The latter step may in particular be carried out on plates, the
measurement of MFI being performed by a probe, according to techniques
known to persons skilled in the art, or by flow cytometry. In the case of
flow cytometry, it is also possible to compare the graph obtained,
representing the variation of fluorescence as a function of the number of
cells, with that obtained with a control sample, and to select the strain
of microorganisms inducing a variation in the shape of the graph.

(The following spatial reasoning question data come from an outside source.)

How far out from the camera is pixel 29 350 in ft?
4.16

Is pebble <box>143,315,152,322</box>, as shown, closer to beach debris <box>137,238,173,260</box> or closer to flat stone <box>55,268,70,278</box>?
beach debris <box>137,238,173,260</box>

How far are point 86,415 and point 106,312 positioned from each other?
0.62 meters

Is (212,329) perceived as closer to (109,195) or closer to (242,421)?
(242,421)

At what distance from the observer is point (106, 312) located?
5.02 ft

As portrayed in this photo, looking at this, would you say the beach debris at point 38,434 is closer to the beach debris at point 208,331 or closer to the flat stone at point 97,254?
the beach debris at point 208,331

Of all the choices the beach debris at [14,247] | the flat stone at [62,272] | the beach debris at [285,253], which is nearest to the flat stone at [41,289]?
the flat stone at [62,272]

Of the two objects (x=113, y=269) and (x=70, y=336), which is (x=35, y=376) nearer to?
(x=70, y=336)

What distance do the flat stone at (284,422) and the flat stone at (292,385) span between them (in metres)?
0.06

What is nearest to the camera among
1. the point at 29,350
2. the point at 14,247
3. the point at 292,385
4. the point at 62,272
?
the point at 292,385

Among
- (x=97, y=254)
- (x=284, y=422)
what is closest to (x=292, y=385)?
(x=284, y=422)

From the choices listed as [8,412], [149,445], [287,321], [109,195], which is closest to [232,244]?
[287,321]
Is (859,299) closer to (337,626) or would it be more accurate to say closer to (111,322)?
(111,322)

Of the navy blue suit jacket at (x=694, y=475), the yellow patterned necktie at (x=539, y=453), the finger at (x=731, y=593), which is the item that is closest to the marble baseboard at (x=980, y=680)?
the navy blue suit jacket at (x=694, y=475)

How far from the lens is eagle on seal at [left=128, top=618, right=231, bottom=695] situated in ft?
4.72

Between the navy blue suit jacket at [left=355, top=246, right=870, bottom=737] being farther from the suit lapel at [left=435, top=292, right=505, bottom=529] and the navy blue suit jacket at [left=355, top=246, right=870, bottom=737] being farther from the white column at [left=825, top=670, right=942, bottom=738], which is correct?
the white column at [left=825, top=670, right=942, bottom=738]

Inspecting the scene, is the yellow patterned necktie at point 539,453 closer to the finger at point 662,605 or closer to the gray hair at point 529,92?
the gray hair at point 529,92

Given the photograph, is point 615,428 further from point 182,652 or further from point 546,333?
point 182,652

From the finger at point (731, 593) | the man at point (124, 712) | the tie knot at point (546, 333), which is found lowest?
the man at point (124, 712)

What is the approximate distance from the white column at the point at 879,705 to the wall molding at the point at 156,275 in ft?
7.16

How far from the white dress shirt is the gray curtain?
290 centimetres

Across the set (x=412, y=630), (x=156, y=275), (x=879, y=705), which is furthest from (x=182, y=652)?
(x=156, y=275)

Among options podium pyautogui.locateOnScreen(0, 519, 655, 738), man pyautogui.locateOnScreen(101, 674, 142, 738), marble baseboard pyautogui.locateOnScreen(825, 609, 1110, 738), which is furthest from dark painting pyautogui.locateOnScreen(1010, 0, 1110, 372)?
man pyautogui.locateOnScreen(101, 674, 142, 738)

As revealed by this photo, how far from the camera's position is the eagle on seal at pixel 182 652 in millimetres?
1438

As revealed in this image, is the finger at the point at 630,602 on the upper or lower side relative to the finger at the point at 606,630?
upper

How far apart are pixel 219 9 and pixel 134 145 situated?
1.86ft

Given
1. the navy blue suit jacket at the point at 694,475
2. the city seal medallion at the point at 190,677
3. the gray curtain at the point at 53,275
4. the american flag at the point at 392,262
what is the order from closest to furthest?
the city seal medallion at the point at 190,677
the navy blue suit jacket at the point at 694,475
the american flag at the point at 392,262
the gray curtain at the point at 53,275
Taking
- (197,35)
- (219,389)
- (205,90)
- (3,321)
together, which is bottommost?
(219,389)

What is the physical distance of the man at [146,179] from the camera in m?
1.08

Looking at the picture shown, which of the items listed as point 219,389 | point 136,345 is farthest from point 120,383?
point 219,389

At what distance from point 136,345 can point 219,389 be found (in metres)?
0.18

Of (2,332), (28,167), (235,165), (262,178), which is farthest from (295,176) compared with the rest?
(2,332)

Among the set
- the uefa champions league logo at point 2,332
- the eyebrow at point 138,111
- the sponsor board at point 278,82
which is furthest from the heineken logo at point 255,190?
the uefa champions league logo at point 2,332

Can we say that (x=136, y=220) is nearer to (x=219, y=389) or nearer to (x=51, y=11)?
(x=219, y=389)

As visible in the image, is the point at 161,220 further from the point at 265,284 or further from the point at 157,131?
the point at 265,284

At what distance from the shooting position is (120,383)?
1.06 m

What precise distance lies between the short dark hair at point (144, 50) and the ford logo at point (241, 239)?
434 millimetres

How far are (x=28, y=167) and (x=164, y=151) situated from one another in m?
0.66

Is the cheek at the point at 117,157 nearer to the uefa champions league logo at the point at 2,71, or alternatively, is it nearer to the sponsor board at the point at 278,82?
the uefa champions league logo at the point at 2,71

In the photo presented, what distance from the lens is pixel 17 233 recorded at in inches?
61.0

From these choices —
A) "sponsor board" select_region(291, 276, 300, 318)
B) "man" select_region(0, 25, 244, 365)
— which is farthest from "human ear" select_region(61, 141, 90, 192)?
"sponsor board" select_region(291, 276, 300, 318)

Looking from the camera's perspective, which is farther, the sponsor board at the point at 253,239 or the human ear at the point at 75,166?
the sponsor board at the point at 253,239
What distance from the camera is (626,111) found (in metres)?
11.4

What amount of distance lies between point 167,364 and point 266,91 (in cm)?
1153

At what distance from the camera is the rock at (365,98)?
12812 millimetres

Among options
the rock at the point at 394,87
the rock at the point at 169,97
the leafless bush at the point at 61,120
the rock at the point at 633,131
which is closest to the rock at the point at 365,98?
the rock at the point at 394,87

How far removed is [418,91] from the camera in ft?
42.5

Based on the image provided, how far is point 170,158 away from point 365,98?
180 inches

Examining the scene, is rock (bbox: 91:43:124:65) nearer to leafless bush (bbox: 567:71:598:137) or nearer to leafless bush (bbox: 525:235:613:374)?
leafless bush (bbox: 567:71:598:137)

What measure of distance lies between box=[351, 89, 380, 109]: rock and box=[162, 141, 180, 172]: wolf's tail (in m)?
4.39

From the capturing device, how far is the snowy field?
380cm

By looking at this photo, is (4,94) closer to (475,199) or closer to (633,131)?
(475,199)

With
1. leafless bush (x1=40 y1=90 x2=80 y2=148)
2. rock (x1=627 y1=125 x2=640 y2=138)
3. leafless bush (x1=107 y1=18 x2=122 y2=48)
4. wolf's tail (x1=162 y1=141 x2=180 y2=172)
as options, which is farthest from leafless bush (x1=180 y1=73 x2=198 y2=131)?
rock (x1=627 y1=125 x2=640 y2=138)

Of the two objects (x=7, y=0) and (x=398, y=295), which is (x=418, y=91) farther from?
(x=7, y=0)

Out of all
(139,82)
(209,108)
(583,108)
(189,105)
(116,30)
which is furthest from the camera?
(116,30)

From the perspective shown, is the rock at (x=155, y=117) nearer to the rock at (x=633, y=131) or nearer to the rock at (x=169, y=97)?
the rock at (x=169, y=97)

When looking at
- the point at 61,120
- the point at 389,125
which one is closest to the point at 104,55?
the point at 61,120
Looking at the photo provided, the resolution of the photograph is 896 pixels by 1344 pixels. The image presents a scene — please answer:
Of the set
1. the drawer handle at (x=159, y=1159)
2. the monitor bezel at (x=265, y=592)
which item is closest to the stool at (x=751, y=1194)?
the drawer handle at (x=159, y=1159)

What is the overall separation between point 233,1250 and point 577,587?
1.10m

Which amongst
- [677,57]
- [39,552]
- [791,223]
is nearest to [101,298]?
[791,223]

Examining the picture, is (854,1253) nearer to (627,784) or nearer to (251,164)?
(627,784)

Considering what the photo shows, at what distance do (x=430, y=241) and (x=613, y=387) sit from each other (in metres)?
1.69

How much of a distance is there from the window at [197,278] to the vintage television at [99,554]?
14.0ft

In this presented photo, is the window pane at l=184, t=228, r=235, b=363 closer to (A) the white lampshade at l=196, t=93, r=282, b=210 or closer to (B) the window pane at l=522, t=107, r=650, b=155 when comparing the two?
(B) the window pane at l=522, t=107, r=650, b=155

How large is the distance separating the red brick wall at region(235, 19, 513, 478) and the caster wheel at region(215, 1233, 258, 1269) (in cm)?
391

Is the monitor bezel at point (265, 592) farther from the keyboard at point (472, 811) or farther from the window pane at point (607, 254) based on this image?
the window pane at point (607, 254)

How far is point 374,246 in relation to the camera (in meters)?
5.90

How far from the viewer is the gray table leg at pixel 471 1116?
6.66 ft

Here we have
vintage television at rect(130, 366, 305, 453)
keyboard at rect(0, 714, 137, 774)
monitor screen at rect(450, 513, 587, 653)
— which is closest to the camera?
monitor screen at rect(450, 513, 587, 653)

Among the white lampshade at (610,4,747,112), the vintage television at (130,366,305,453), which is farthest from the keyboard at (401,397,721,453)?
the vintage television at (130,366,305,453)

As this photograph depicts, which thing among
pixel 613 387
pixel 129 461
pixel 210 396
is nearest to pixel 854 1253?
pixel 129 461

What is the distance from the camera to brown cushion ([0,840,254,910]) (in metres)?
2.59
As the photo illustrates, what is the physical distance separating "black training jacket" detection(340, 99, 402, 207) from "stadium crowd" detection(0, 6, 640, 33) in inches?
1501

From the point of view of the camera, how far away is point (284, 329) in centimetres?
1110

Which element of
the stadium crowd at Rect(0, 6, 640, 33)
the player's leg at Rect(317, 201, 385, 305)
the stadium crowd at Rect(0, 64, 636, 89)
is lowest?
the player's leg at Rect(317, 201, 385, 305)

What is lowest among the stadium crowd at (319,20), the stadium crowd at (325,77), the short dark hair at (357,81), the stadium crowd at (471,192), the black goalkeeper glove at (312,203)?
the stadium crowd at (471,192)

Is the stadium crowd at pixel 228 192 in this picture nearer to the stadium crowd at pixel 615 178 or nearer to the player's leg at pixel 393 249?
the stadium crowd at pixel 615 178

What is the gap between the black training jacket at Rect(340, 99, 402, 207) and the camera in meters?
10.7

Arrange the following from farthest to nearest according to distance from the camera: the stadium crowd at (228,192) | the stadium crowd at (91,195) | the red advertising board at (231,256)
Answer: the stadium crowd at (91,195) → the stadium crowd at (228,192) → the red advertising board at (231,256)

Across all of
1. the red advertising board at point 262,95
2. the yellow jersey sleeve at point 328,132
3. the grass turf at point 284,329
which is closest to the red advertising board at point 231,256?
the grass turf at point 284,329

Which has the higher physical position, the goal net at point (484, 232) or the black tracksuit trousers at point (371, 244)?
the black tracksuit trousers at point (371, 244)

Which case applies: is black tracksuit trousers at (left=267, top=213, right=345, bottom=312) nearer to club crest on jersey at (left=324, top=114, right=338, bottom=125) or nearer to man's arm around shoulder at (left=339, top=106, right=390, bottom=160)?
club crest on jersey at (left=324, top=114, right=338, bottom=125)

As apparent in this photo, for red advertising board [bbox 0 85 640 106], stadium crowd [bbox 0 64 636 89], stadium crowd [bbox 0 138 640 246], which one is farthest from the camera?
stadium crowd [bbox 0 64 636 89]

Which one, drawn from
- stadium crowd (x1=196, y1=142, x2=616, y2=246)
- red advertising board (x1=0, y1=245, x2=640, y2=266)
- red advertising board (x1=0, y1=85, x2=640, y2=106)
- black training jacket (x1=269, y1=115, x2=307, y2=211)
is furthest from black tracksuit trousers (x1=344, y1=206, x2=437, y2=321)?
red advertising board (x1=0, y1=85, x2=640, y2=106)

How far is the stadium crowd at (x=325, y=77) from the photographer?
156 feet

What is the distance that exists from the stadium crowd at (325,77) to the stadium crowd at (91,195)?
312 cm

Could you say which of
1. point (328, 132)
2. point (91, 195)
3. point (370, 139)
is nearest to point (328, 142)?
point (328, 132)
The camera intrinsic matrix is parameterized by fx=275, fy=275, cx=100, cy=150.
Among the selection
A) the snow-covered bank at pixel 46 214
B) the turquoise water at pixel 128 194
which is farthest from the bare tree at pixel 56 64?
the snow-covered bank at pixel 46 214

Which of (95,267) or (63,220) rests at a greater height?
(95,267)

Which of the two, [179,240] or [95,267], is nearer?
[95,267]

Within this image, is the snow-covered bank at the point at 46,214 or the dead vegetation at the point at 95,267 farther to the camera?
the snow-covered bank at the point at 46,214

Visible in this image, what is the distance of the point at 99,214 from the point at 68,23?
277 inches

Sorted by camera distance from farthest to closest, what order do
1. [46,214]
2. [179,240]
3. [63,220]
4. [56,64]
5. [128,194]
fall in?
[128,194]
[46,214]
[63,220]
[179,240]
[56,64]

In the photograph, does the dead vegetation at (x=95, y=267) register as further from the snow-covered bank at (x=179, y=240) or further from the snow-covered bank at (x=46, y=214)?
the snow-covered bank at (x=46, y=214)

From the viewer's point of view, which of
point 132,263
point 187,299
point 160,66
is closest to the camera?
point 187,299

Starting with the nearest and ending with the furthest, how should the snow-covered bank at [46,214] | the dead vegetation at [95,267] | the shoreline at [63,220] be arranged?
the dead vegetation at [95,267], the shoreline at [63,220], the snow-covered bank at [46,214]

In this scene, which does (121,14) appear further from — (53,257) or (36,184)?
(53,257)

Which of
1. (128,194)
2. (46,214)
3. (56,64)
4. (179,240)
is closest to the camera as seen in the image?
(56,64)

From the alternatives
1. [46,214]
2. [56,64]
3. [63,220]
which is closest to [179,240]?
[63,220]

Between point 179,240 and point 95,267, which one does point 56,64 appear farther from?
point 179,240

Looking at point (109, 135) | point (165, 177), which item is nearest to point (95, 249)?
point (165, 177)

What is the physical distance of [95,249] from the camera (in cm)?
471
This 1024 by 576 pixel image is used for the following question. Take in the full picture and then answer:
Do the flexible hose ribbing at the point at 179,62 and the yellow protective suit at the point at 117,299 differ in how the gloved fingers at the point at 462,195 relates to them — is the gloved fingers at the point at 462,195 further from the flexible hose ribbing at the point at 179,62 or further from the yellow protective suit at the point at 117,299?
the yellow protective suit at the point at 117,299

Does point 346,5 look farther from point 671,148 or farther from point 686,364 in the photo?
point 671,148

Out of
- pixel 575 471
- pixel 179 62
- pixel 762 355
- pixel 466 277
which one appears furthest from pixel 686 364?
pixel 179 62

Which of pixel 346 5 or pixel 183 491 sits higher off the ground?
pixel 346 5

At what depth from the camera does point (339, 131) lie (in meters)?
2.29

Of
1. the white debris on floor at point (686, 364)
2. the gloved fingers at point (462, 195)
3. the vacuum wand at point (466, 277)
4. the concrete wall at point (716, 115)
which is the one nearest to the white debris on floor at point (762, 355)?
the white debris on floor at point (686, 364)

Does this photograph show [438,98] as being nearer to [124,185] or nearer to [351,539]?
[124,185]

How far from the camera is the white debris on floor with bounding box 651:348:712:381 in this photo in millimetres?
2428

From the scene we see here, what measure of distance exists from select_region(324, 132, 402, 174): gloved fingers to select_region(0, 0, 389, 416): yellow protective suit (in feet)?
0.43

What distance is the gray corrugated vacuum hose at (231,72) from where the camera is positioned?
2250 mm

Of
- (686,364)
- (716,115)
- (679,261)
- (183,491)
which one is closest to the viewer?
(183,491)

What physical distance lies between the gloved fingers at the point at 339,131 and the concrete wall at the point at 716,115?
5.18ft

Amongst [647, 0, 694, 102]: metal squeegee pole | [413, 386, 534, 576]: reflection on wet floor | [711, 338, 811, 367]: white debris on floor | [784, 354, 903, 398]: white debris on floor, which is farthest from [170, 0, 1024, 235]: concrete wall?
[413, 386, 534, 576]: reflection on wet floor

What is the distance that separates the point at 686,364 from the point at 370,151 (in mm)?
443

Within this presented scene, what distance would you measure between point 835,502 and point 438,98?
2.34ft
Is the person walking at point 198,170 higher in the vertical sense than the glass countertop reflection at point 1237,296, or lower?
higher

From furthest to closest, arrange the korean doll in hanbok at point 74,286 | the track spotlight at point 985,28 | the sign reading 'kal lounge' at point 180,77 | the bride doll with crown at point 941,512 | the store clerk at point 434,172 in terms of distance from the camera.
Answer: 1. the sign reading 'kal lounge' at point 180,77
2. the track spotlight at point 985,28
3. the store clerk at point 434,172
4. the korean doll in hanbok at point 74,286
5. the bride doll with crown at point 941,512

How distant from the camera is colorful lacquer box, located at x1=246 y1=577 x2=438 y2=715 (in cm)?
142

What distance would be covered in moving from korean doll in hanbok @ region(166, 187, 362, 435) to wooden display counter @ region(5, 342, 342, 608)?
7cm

Any cell line model representing intestinal epithelial cells may be used
in this method of selection. Persons skilled in the art will know how to
choose an appropriate cell line model among the known models, for example
the lines Caco-2 or HT29-MTX, which are cancerous intestinal epithelial
cells in culture. These lines are considered as reproducing all or some of
the mechanisms of regulation of the systems in vivo and in particular the
production of glycoconjugates. Any line exhibiting this characteristic may
be used in the method according to the invention. As regards the HT29-MTX
line, reference may be made to Lesuffleur et al., "Growth adaptation to
methotrexate of HT-29 human colon carcinoma cells is associated with their
ability to differentiate into columnar absorptive and mucus-secreting
cells", 1990, Cancer Res., 50:6334-6343.
Centrifugation and filtration of the culture medium in which each strain
of microorganisms to be tested has been incubated are carried out in order
to extract the ("trial") supernatant therefrom. Without wishing to be
bound by any theory, the applicant considers that the supernatant contains
the soluble factor constituting the signal for modulating glycosylation.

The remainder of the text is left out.